Sir Peter Blake
Sir Peter Blake doesn’t believe that he owns the title “The Godfather of British Pop Art” alone – he shares it with fellow Beatles album-linked artist Richard Hamilton. Despite his success, this iconic artist, who will forever be linked with Fab Four mythology, and who’s turning 80 next year, remains a modest, down to earth man who’s never forgotten his humble origins, which saw him begin his artistic career by accident. Towards the end of World War Two, at the age of 14, he was asked at a technical school interview if he’d be interested to “pop round the corner” to take the entrance drawing examination at the Royal College of Art. Blake agreed to it, and the rest is pop history. “The opportunity was presented to me in a very unexpected way,” he tells Time Out over the phone from his London studio. “I probably would’ve got into the trade field like my electrician father had they not asked me to try out for art school. It was complete chance. I was certainly no child prodigy.”
Blake is famous for his renditions of pin-up girls, wrestlers and cultural pop icons. He attributes his social class as being a large factor in his choices of subject matter, saying: “I used to go watch wrestling matches with my mother as a child. It’s just part of being working class really.” Indeed, much of Blake’s artworks reflect an almost autobiographical theme, especially those of his earliest collections. The artist’s early paintings as a teenager were of young school boys in uniform and badges, which are symbolic of his earlier childhood.

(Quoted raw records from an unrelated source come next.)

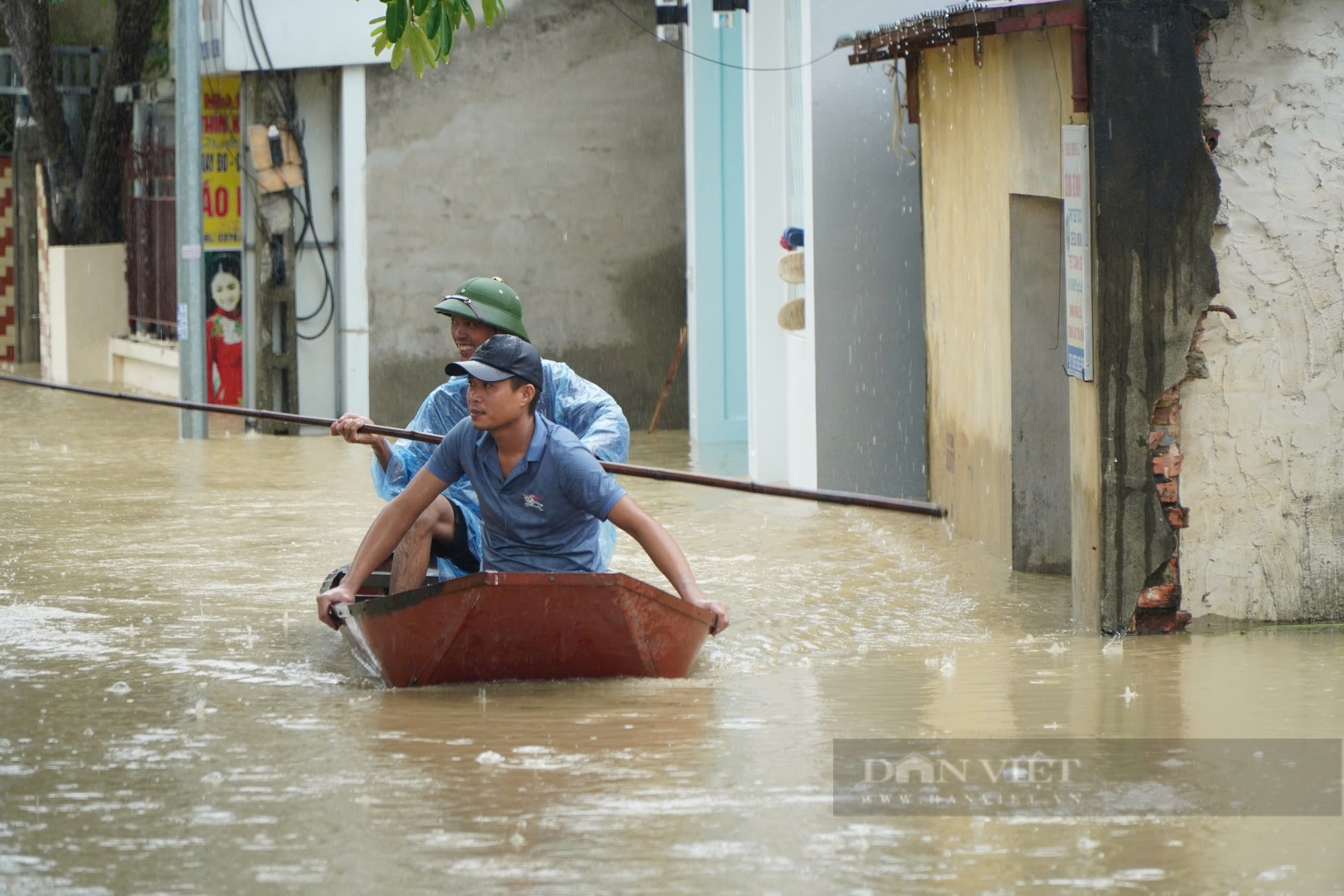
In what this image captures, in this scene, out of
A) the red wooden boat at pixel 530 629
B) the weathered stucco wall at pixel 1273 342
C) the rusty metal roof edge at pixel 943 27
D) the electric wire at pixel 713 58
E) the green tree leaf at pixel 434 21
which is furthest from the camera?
the electric wire at pixel 713 58

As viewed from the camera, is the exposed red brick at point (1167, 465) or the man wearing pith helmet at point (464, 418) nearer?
the man wearing pith helmet at point (464, 418)

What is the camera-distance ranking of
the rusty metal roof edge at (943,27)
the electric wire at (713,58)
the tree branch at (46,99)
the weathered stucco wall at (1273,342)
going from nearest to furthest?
the weathered stucco wall at (1273,342) < the rusty metal roof edge at (943,27) < the electric wire at (713,58) < the tree branch at (46,99)

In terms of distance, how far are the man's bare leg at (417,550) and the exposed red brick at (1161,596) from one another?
9.74ft

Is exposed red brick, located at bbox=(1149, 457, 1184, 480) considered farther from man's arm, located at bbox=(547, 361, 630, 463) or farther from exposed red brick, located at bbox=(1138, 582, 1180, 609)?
man's arm, located at bbox=(547, 361, 630, 463)

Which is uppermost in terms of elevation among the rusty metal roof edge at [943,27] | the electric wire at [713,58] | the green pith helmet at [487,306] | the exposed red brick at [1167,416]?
the electric wire at [713,58]

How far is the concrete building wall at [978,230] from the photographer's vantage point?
378 inches

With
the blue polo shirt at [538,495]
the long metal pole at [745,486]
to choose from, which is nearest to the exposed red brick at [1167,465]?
the long metal pole at [745,486]

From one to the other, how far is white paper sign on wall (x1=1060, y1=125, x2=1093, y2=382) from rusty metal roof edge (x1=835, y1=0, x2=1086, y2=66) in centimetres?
51

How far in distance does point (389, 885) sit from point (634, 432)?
44.8 ft

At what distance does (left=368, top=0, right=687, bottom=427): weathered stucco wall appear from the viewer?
17922 millimetres

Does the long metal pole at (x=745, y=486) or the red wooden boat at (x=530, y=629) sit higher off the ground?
the long metal pole at (x=745, y=486)

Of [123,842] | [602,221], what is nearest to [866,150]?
[602,221]

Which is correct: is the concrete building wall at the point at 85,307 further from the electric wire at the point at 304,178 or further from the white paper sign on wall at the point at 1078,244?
the white paper sign on wall at the point at 1078,244

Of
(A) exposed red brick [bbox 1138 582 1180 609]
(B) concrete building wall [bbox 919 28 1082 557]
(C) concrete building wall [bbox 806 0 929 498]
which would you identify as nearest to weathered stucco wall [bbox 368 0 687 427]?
(C) concrete building wall [bbox 806 0 929 498]
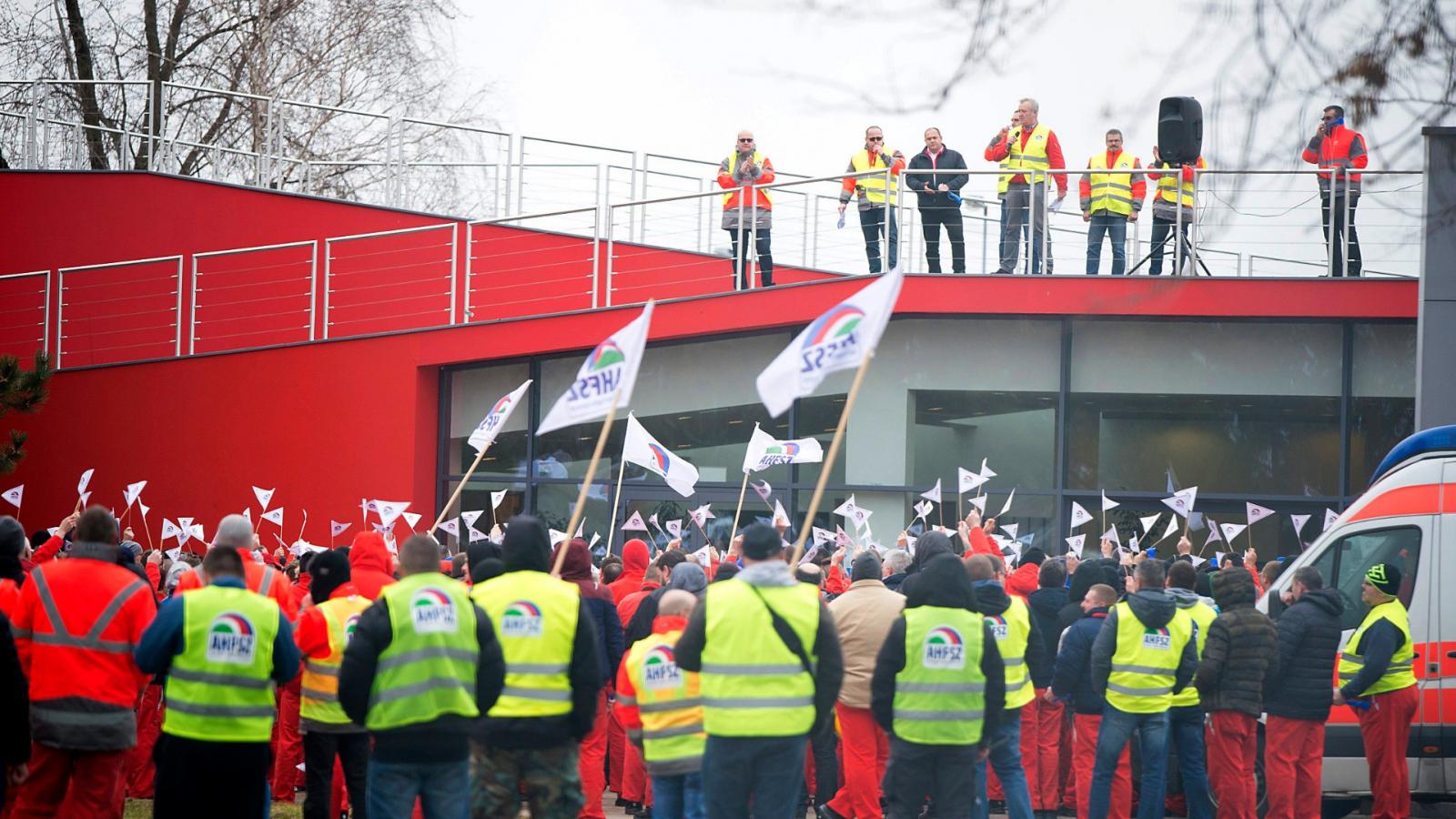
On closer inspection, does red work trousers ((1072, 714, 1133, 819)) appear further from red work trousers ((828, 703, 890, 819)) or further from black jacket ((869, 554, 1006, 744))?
black jacket ((869, 554, 1006, 744))

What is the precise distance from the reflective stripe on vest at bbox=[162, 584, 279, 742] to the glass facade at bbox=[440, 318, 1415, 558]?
40.9 ft

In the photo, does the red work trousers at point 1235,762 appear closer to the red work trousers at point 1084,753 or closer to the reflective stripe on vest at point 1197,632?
the reflective stripe on vest at point 1197,632

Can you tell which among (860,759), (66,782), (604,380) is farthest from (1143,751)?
(66,782)

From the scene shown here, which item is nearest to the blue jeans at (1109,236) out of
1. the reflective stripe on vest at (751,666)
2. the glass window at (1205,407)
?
the glass window at (1205,407)

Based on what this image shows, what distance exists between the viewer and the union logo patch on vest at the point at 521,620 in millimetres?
7723

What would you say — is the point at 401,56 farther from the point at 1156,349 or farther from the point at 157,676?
the point at 157,676

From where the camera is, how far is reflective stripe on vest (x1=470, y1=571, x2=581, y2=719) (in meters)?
7.70

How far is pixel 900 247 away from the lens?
19.4 m

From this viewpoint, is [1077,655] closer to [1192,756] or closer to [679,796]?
[1192,756]

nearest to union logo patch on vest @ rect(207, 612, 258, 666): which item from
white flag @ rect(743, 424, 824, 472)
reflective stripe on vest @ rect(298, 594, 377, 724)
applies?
reflective stripe on vest @ rect(298, 594, 377, 724)

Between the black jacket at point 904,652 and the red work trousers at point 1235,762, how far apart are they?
2.84 meters

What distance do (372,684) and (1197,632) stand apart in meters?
5.90

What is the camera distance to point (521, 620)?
7.74 metres

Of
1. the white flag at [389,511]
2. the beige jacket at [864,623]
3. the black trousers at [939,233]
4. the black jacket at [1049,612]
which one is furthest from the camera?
the black trousers at [939,233]
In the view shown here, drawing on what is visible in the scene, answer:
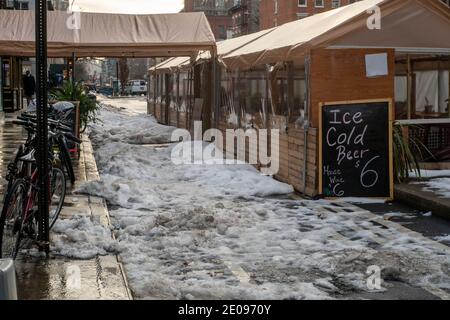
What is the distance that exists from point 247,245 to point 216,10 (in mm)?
110738

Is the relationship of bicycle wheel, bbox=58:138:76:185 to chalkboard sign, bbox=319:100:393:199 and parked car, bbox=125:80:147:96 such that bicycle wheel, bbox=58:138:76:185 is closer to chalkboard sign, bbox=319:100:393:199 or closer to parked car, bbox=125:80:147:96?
chalkboard sign, bbox=319:100:393:199

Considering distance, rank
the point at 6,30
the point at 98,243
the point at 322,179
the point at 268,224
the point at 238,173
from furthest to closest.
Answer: the point at 6,30 < the point at 238,173 < the point at 322,179 < the point at 268,224 < the point at 98,243

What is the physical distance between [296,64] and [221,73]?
5730 mm

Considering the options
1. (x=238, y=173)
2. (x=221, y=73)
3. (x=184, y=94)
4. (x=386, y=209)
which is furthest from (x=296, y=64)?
(x=184, y=94)

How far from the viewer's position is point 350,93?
10.1m

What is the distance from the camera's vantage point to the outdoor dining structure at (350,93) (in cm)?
973

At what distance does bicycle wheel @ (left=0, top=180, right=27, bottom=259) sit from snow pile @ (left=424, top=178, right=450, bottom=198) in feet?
19.0

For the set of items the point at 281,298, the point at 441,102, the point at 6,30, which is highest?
the point at 6,30

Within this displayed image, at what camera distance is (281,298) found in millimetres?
5070

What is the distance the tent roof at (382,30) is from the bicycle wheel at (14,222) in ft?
18.0

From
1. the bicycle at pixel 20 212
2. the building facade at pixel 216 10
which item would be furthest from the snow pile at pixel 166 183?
the building facade at pixel 216 10

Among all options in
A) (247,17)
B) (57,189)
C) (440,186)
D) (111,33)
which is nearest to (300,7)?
(247,17)

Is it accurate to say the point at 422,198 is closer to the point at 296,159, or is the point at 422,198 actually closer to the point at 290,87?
the point at 296,159

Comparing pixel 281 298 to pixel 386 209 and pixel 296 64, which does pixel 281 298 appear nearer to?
pixel 386 209
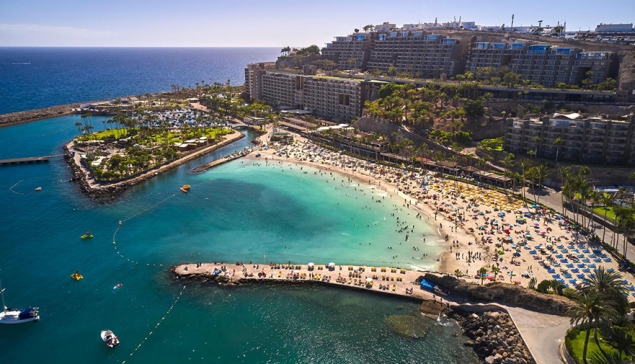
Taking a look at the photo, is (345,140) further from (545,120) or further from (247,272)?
(247,272)

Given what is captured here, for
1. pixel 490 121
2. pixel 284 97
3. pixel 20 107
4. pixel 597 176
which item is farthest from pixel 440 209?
pixel 20 107

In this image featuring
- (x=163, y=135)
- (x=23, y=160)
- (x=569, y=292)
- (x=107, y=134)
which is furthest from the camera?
(x=107, y=134)

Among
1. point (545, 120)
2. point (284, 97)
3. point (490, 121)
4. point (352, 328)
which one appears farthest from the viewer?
point (284, 97)

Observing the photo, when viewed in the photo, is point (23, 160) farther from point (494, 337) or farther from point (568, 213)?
point (568, 213)

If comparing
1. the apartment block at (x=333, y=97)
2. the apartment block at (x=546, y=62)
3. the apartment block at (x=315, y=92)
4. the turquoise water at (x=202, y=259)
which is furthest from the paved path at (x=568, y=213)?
the apartment block at (x=315, y=92)

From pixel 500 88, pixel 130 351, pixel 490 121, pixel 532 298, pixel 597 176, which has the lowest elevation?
pixel 130 351

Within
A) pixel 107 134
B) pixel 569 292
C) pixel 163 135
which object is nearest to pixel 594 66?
pixel 569 292
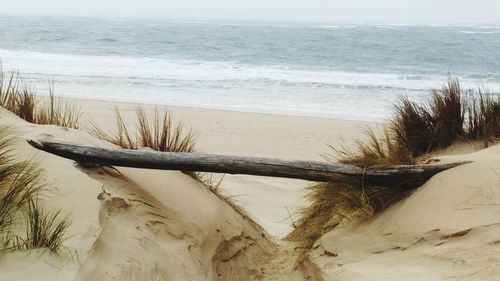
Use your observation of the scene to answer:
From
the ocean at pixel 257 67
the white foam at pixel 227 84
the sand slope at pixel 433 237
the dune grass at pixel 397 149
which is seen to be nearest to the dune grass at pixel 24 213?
the sand slope at pixel 433 237

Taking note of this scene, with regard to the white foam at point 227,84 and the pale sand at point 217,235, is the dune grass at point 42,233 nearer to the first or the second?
the pale sand at point 217,235

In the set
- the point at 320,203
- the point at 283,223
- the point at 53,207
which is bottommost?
the point at 283,223

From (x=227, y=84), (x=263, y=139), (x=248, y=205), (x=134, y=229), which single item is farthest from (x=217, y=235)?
(x=227, y=84)

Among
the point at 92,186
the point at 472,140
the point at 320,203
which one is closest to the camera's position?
the point at 92,186

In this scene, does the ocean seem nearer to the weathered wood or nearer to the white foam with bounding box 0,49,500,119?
the white foam with bounding box 0,49,500,119

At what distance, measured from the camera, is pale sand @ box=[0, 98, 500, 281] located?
303cm

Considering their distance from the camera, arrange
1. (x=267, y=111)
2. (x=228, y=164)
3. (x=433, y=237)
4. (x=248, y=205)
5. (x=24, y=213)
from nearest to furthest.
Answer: (x=24, y=213)
(x=433, y=237)
(x=228, y=164)
(x=248, y=205)
(x=267, y=111)

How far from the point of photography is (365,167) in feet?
13.4

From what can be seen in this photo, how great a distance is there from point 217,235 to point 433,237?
1619mm

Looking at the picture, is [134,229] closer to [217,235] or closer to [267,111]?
[217,235]

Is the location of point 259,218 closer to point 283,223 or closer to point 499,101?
point 283,223

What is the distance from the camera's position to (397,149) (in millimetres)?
4570

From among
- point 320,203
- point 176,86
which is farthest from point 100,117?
point 320,203

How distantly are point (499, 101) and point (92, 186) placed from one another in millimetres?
4054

And although admitting to never having set foot in a strip club as a boy, the artist attributes his early exposure to abundant pinups girl images as the reason behind his principal theme.
When asked if he thinks the pastiche commonly seen in pop art has become tired in this age, seeing how everything is stitched together for quick and mass consumption nowadays, Blake speaks frankly of his belief that the movement itself should’ve stopped at its peak of popularity, in the 1960s. “Many American pop artists couldn’t move away from it. That was their ring and they were making a lot of money from it.” The artist recalls how Roy Lichtenstein, who originally started off as an abstract expressionist, didn’t particularly enjoy comics. In fact, he painted his first rendition of the cartoon character Popeye the Sailor Man as a gift for his young son; when a buyer saw Lichtenstein’s painting, it was sold right away and Lichtenstein was requested to paint more. “So in a way, most of the American pop artists were stuck with their subject matter,” says Blake.
The concept of mass producing images, however, is not something Blake deems as negative. He admits to having always been a fan of populism, and was inspired to use the print medium due to its convenience and reasonable pricing. He is, however, not strictly limited to his title as “Godfather of British Pop Art” – Blake has evolved since the days of the pop art frenzy in the 1950s. The artist today uses practical, affordable materials and combines them with modern technology to produce unique, individualistic pieces of art. “With today’s technology, the actual speed and convenience is very exciting,” he says. “I can come in with a pocketful of things such as postcards, scan it, and make something. There is this sort of populist ideal to it.”
In his coming retrospective exhibition in Hong Kong, the artist will be showcasing both iconic and recent works in his 60-year career, including a new variation of his Butterfly Man series, a set of computer generated images based on postcards of the old Hong Kong. When asked about the butterfly motif he shared with his younger peer Damien Hirst, Blake is unreserved in acknowledging his source of inspiration. “I appropriated it from him. He did the butterflies before I did,” says Blake, who has even paid homage to Hirst at an exhibition several months ago. “If it had been reversed, I wouldn’t have minded it. But it wasn’t – I did the appropriation.” Blake’s generosity, however, doesn’t extend nearly to a certain rock combo band called The Beatles.
While his cover design for the album Sgt. Pepper’s Lonely Hearts Club Band remains one of the most iconic images in music history, the veteran artist believes that his contribution has sometimes been underappreciated. “I still feel that the whole thing was unfair. The cover is just as important as the music – it’s an integral part, and should be rewarded [as such]. The Beatles have never really been aware of that, or they’ve consciously decided to not do it.” And does Blake ever get sick of being asked about The Beatles? “I do, yeah,” he bluntly adds.
Interview: Fiona Ng; additional reporting: Steven Hsieh
Sir Peter Blake's exhibition, New Territory, is at The Space from May 27-June 17.